Encouraging wind turbines that produce inconsistent and heavily ratepayer subsidized power, some of which is 'sent to ground' because it isn't needed. Meanwhile each turbine requires about 500 pounds of rare earth elements monopolized by China that cause massive radioactive thorium discharge to the Pacific food chain.

For the author...it's actually called the Energy, Environment & Telecommunications Committee. It's members are:(9)Ericksen, Chair (R); Sheldon, Vice Chair (D); *McCoy; Billig; Brown; Chase; Honeyford; Litzow; Ranker.

Why doesn't Crosscut provide details as to who attended?

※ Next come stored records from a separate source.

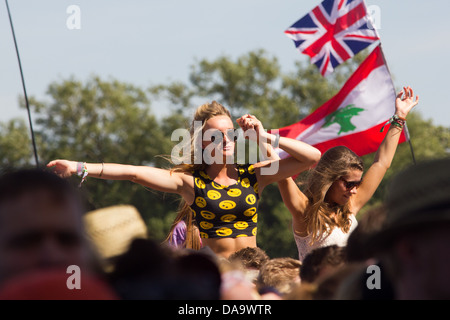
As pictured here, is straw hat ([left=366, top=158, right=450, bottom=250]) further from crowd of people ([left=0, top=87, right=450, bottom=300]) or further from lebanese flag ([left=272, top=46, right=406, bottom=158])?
lebanese flag ([left=272, top=46, right=406, bottom=158])

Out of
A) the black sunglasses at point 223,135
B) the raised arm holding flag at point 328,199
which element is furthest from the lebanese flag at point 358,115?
the black sunglasses at point 223,135

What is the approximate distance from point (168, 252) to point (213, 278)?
128 mm

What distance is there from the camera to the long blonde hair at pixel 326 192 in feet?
14.4

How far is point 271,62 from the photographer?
38.9 m

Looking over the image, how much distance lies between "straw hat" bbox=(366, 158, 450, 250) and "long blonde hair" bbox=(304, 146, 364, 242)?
2.77 meters

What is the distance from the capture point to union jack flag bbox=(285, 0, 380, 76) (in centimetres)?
745

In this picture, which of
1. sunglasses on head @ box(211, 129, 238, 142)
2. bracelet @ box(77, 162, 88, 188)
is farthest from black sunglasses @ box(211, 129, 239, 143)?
bracelet @ box(77, 162, 88, 188)

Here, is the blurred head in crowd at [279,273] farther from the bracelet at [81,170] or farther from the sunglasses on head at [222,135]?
the sunglasses on head at [222,135]

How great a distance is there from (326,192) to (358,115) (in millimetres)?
2485

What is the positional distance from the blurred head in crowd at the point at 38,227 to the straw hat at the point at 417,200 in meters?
0.63

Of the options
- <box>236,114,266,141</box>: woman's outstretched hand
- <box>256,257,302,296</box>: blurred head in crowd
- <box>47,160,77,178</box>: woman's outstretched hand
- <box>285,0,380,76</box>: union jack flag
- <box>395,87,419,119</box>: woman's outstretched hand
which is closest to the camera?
<box>256,257,302,296</box>: blurred head in crowd
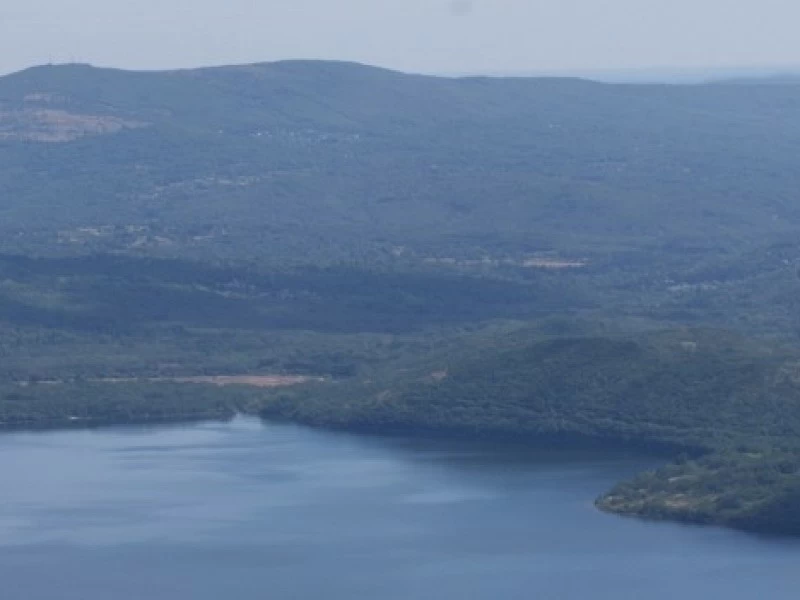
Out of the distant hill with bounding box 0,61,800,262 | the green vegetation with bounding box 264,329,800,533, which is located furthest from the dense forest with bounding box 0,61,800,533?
the distant hill with bounding box 0,61,800,262

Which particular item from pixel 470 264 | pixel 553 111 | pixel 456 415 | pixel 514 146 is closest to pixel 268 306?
pixel 470 264

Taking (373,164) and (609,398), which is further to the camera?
(373,164)

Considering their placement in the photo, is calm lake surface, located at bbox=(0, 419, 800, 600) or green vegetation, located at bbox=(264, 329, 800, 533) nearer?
calm lake surface, located at bbox=(0, 419, 800, 600)

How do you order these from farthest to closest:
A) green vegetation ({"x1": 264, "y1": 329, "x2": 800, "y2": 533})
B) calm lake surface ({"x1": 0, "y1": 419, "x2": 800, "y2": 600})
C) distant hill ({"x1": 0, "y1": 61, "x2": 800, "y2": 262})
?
distant hill ({"x1": 0, "y1": 61, "x2": 800, "y2": 262}), green vegetation ({"x1": 264, "y1": 329, "x2": 800, "y2": 533}), calm lake surface ({"x1": 0, "y1": 419, "x2": 800, "y2": 600})

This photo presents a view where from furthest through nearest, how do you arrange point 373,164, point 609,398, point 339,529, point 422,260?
1. point 373,164
2. point 422,260
3. point 609,398
4. point 339,529

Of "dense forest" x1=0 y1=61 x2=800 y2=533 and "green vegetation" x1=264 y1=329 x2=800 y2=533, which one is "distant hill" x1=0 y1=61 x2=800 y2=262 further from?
"green vegetation" x1=264 y1=329 x2=800 y2=533

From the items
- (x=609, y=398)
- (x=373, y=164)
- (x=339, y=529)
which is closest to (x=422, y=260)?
(x=373, y=164)

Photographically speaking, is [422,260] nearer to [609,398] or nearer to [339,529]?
[609,398]
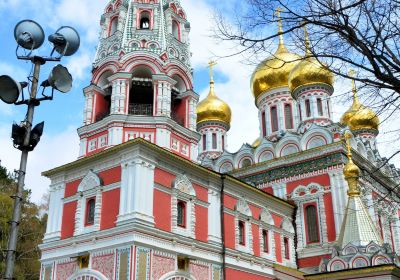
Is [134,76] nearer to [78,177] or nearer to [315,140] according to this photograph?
[78,177]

Posted Thu, Jan 30, 1:52 p.m. Inappropriate

Why in the WORLD are we letting this unaccredited, loony, bought-and-paid-for industry hack to address the nice old men who make our laws? We should be more protective of our well-intentioned but easily confused congresspeople than to directly expose them to this level of idiocy and corruption.

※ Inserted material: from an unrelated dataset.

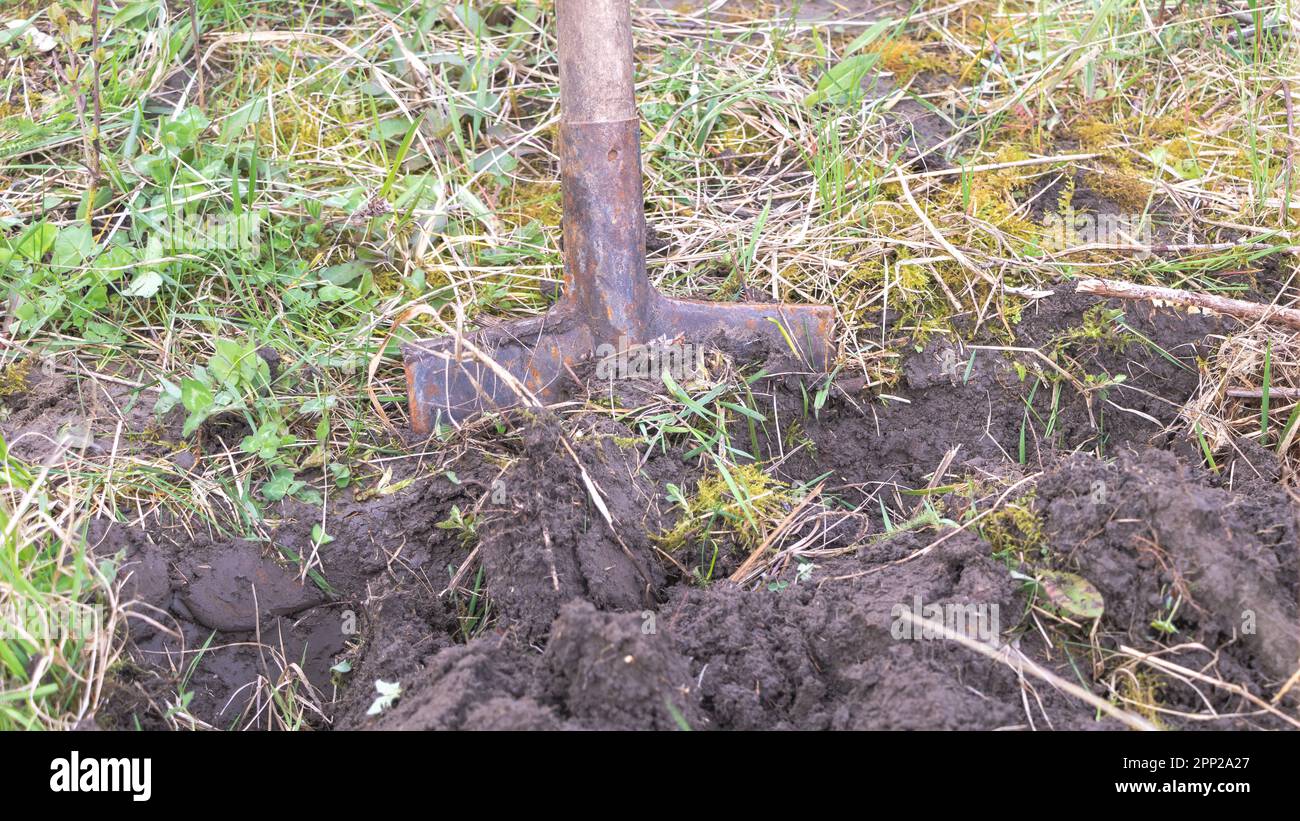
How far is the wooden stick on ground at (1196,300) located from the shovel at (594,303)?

Posted Sat, Feb 1, 7:21 a.m. Inappropriate

It's totally inappropriate to have propagandists present to lawmakers. As page 2 of this article points out,

"Founded in 1984, the Heartland Institute is a free market-oriented think tank that receives a significant amount of its donations from oil companies. In the 1990s, it teamed with a tobacco company in an effiort to prove that secondhand smoke is not a health hazard. Today, the Institute is a leading skeptic about global warming."

Policy makers have GOT to stop smoking opium on this MAJOR threat to our well-being-- climate change and ocean acidification-- and put their shoulders to the wheel to solve the problem starting NOW. Don't be cowards, for our kids' sake.

Bentler

Posted Mon, Feb 3, 9:08 a.m. Inappropriate

Mr. Stang,

Thank you for your coverage of Dr. Lehr's testimony. A correction however, to your comment about ocean acidification. pH values have only dropped about .1 unit since the Industrial revolution, according to NOAA. But pH values in ocean bays and estuaries can fluctuate by more than 1 or 2 pH points due to daily cycles in photosynthesis and water current movements. Furthermore, there is likely ocean upwelling off the coast that brings cold, dense and much lower pH waters to the surface that are far lower than the "normal" pH values out in the open ocean. So it's unfair and incorrect to automatically attribute ocean acidification to rising CO2 emissions.

Taylor Smith
The Heartland Institute
tsmith@heartland.org

Posted Thu, Feb 6, 11:33 a.m. Inappropriate

"it's unfair and incorrect to automatically attribute ocean acidification to rising CO2 emissions." The most polite description for this claim is horse manure. The absorption of CO2 by the oceans (and thus its decrease in average pH--not just where there is upwelling to concentrate it) due to the increase in CO2 in the atmosphere is thoroughly documented in the scientific literature.

louploup

Posted Sun, Feb 9, 6:22 a.m. Inappropriate

Here's a smart opinion piece just out in the Everett Herald that mentions State Senator Ericksen:

"It’s time to tackle climate change with carbon at tax" at http://goo.gl/UBW61u, by Bob Hallahan, a retired Navy Commander with an MA in national security and strategic studies from the U.S. Naval War College.

In it he refers to Washington's CLEW:
"It’s senseless that we have an effective, market-based solution to two gigantic problems but aren’t implementing it. The state’s Climate Legislative and Executive Workgroup (CLEW) failed to agree last month on recommendations to meet our state’s already-too-tepid pollution limit targets. CLEW members Sen. Doug Ericksen (R-42nd district) and Rep. Shelly Short (R-7th district) seemed to object to the very goal of state emission targets, writing that meeting them “would do nothing to mitigate global climate variability.” This shockingly inaccurate statement demonstrates zero acknowledgement of our ability to make a difference through leadership in reducing climate change and ocean acidification. It abrogates a responsibility to leave the world at least as habitable as we found it, and as such, constitutes legislative malpractice. Our state is an international leader in technology and innovation. A carbon tax would make us an international leader in smart, ethical government policies as well."